Quoted text:
····················

On the Presumption of Preservation

This week, Pastor Dwayne Green put out three videos on why he’s a Majority Text guy. I agreed with two of them very strongly: the geography and manuscript history videos are a really quick overview of a position that I hold to myself, though I might nuance some things a bit differently than Pastor Green. His video on preservation didn’t quite hit right for me, though.

I tend to come at the question of preservation upside down from what Pastor Green did. I think it’s counter-productive to have a starting or confessional position on preservation. The degree of preservation that the text has is the degree of preservation that we can establish. Not more, not less.

There actually is good evidence that Scripture has been preserved better than average. I don’t like to start with a degree or method of preservation in mind, though. Often confessional text critics run into problems when asked questions such as, “Where was the preserved text in 1515? If the preserved text was not in any single manuscript in 1515, how was the preserved text of any particular value to anyone at that point? Or any point before that? If it was in a single manuscript at that point, which one? If several identical manuscripts, which were they? How much deviation can there be and the text still be the preserved text?”

····················

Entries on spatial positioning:
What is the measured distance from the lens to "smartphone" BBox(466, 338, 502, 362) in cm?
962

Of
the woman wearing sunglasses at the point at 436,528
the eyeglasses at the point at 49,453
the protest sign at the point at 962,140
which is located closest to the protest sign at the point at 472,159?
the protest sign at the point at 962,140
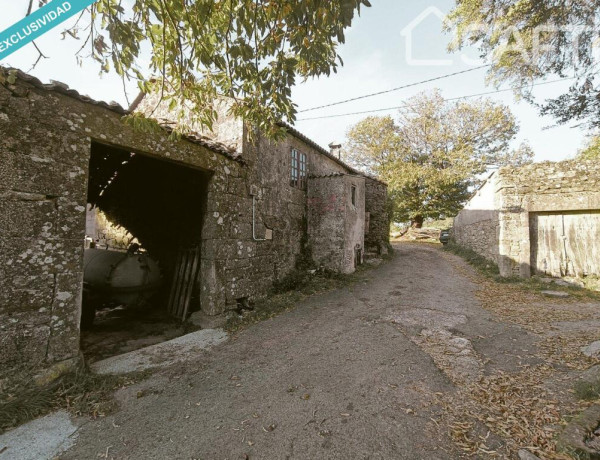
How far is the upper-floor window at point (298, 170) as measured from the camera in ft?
28.8

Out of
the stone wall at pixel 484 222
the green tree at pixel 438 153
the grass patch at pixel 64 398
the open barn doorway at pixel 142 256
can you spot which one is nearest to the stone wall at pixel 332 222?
the open barn doorway at pixel 142 256

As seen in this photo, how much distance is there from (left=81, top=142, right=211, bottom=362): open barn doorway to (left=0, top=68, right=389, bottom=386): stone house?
48mm

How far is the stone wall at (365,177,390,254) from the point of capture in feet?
43.4

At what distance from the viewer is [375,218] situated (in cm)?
1343

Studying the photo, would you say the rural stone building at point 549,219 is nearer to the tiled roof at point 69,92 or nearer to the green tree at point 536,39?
the green tree at point 536,39

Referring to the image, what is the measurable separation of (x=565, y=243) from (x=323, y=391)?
29.2ft

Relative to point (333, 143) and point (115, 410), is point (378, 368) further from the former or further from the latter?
point (333, 143)

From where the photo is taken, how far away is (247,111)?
11.7ft

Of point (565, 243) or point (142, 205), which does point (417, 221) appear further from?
point (142, 205)

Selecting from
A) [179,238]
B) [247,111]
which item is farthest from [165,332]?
[247,111]

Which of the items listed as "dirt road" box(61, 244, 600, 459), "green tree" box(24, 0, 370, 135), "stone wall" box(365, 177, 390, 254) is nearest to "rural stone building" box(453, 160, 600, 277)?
"dirt road" box(61, 244, 600, 459)

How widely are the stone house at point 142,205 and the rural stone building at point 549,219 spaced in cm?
464

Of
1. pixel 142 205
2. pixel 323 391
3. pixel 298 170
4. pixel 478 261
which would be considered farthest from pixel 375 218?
pixel 323 391

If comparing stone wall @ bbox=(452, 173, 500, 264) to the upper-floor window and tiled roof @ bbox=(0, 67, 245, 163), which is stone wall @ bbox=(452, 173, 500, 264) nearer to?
the upper-floor window
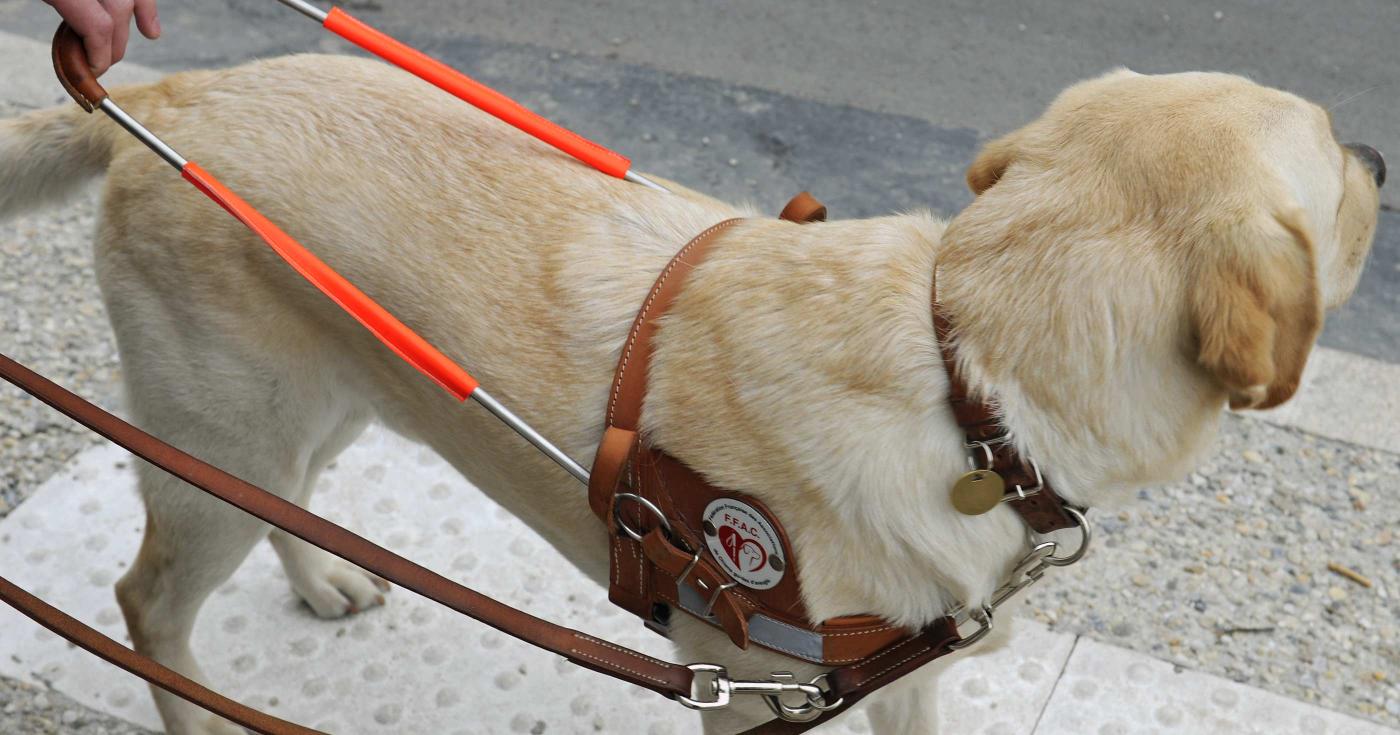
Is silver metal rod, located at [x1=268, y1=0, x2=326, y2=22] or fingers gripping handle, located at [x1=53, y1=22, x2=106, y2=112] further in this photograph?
silver metal rod, located at [x1=268, y1=0, x2=326, y2=22]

····················

Requests:
a. List the topics of the three videos by Pastor Dwayne Green that the post on preservation mentions.
b. What does the author of the post on preservation consider counter-productive?

Responses to the exercise:
a.
Geography
Manuscript history
Preservation

b. Having a starting or confessional position on preservation.